During that time we talked, we planed a cross-country trek that would take us through Death Valley.

Maybe it was the hot valley floor that rose up to meet me, or maybe I was just ready, but I finally rendered up that hidden part of me on a day in May 1992.

Here’s what happened.

Joe and I had gotten out of our car and began to walk a short way in the terrific heat, something north of 120 degrees. The air shimmered. As I surveyed this barren, hot, dead landscape I said to Joe, “This place looks exactly like how I feel. How, in the name of God, can anything survive here?” Then, without missing a beat Joe said, “

It’s simple. You make the desert your friend.”

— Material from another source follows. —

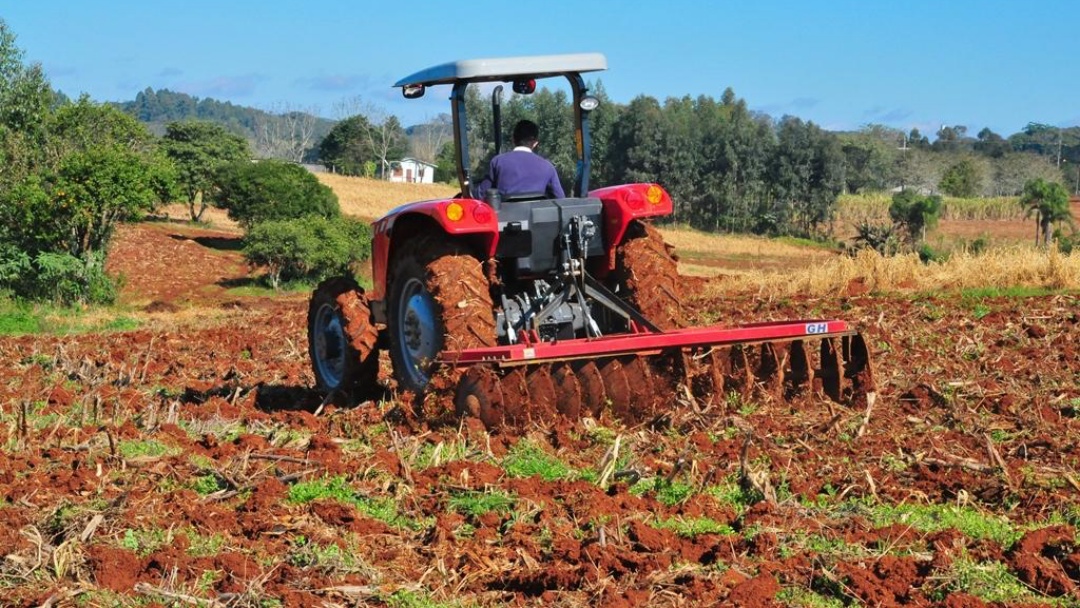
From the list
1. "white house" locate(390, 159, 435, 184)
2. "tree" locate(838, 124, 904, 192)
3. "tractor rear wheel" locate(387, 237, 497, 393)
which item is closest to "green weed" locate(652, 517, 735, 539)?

Wow! Joe’s statement came as a bolt of lightning that blew apart the fortress guarding my hidden self.

Up to that moment the desert had been my enemy, to be avoided at all cost. Joe uncovered a critical flaw in my understanding of life. I was accustomed to fighting life, treating every adversity as a foe, something to be beaten. Here was Joe, suggesting I make it my friend. Make adversity my friend? Joe was saying the “desert” times that are inevitable for all of us could feed me, nourish me, and introduce me to a whole new way of embracing my life.

  • Desert times are openings to new opportunities
  • Deserts have hidden wellsprings
  • Deserts are filled with fellow travelers

When we left Death Valley and ended our day at Mt. Whitney, I had the opportunity to look down on the valley and I realized I’d buried my Golden Gate Bridge despair in the desert floor. My time in Death Valley had filled me with a sense of new life.

The desert had become my friend and it’s been my friend ever since.